I hate snakes. I really really do. For some reason they just make my body shiver all over and the soles of my feet itch. And if I should come across one I will turn and run in the other direction or climb up high onto anything just to be as far away from it as possible.
Well yesterday I was confronted by one, and naturally I would have run for my life or climbed onto something just to get away from it. But I didn’t. And I couldn’t because my son was fast asleep in his string bag.
This snake was in my house… uggghh and not very far away from my son. I don’t know how it got in but it did and I was freaking out.
Thankfully my husband was home so I called him to help me get it out. He came downstairs while I got onto the piano stool and lifted my son in his string bag higher into the air.
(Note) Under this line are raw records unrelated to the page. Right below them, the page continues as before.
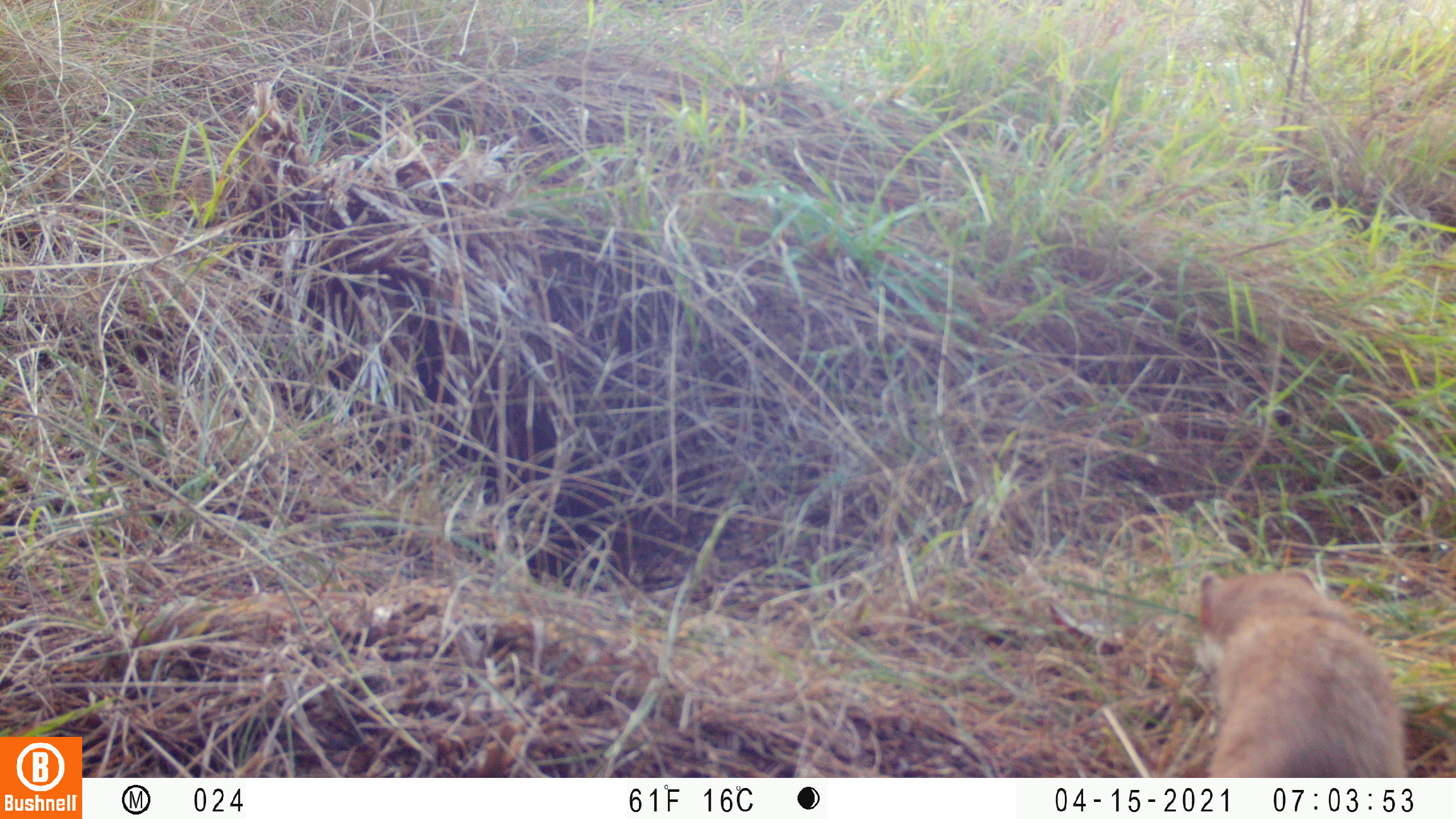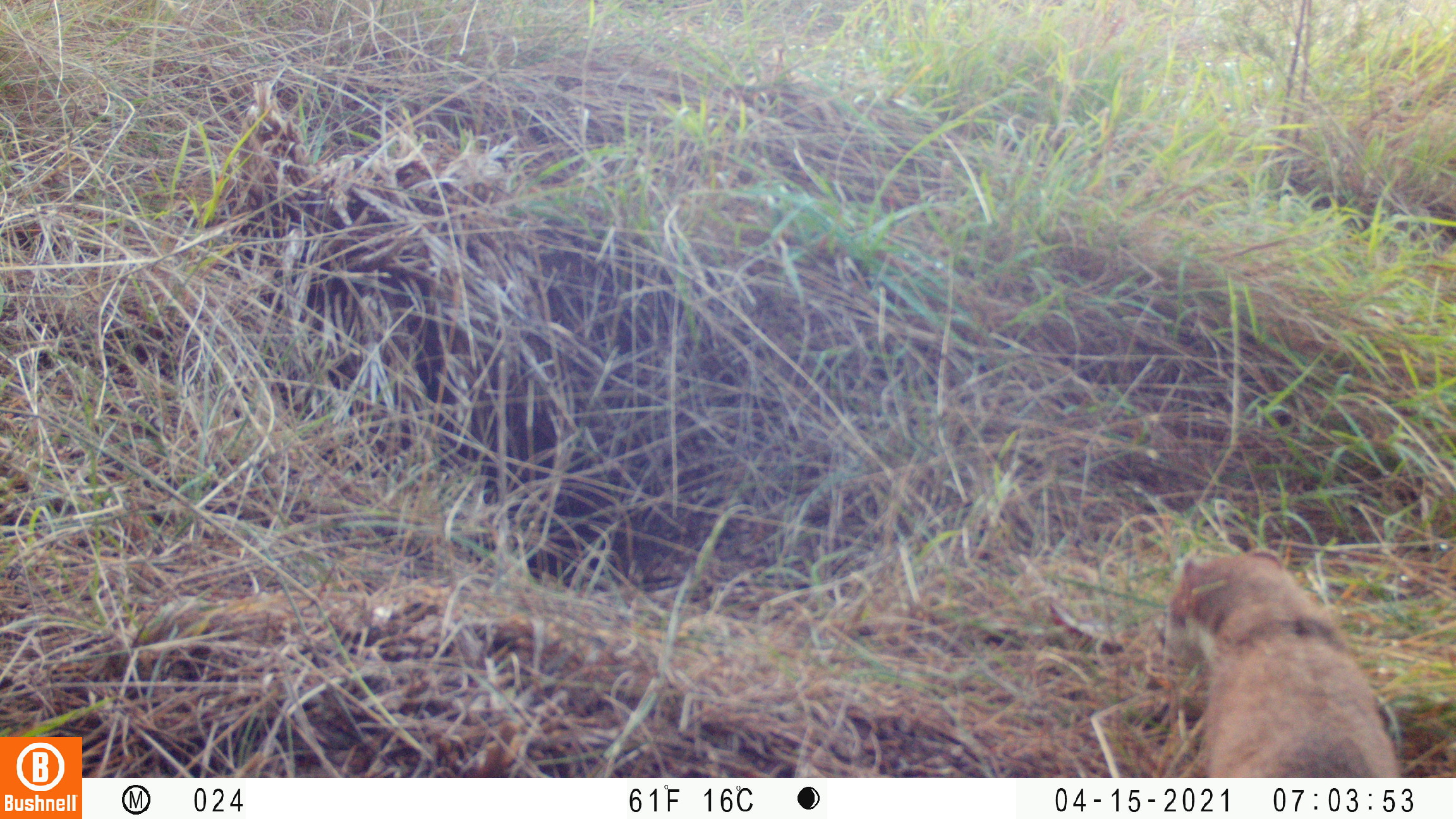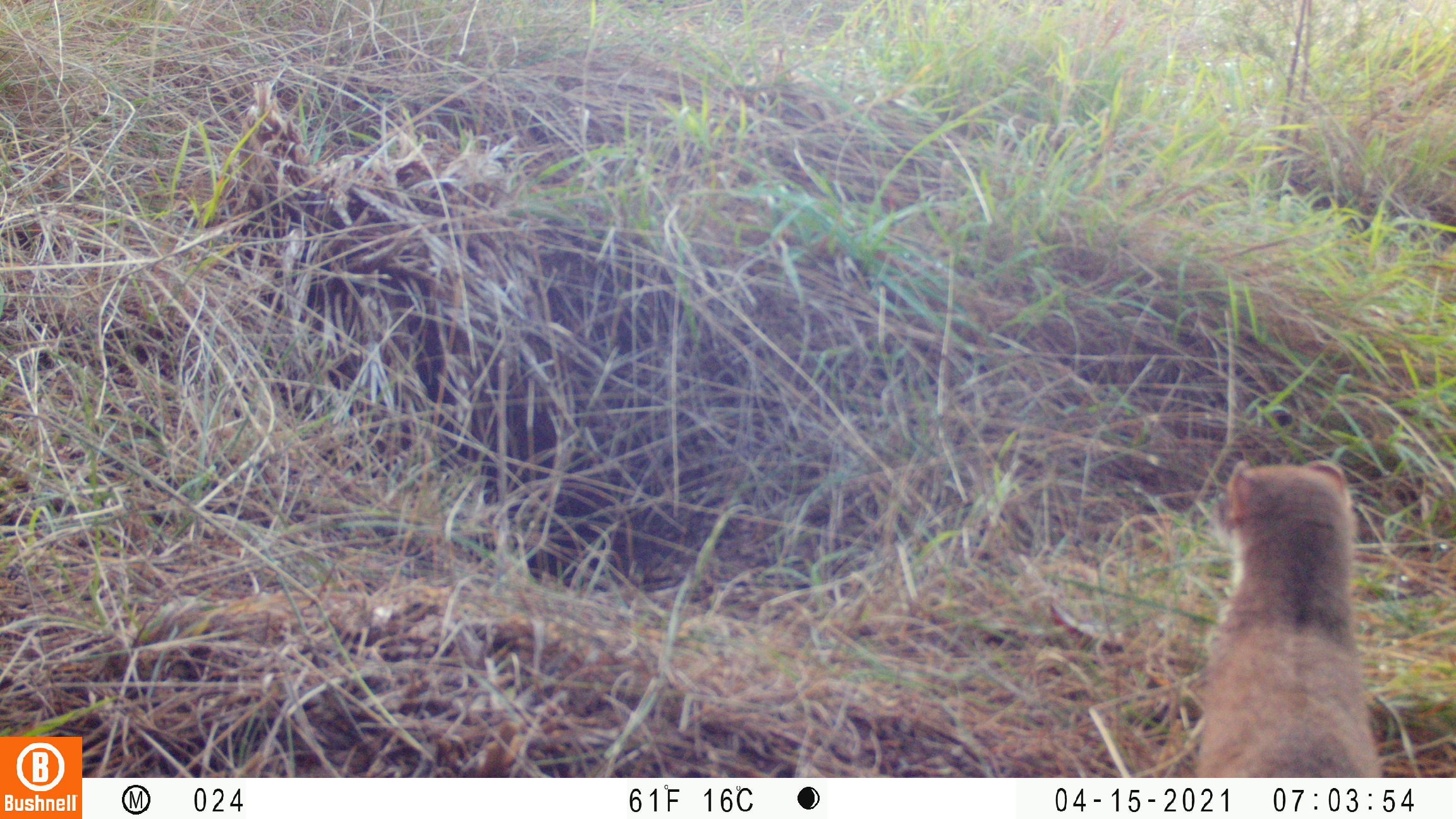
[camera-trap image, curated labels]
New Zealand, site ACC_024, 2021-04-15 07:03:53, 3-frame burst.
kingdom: Animalia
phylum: Chordata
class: Mammalia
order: Carnivora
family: Mustelidae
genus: Mustela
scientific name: Mustela erminea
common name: stoat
Stoat (Mustela erminea).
I’m so glad we were able to guide the snake towards the sliding door and back outside where it belongs. It was a scary moment for me. I don’t know what I would have done had it decided to slither to a corner or something. After the snake left and was outside I was amazed with myself at how I was able to stay and not run or climb. But that I choose to be brave just for the moment to protect my son.
I’m amazed at what my children bring out in me. I guess it is our natural instinct as parents to protect.
I hope the snake is gone. It’s been hard to not think about it today. I’ve gone through the house checking and re-checking that there are no more creepy crawly’s around. I think my doors will be closed for a couple of days. We have had a lot of rain lately and the humidity that follows it is horrible.
But oh so great for the snakes – they love it!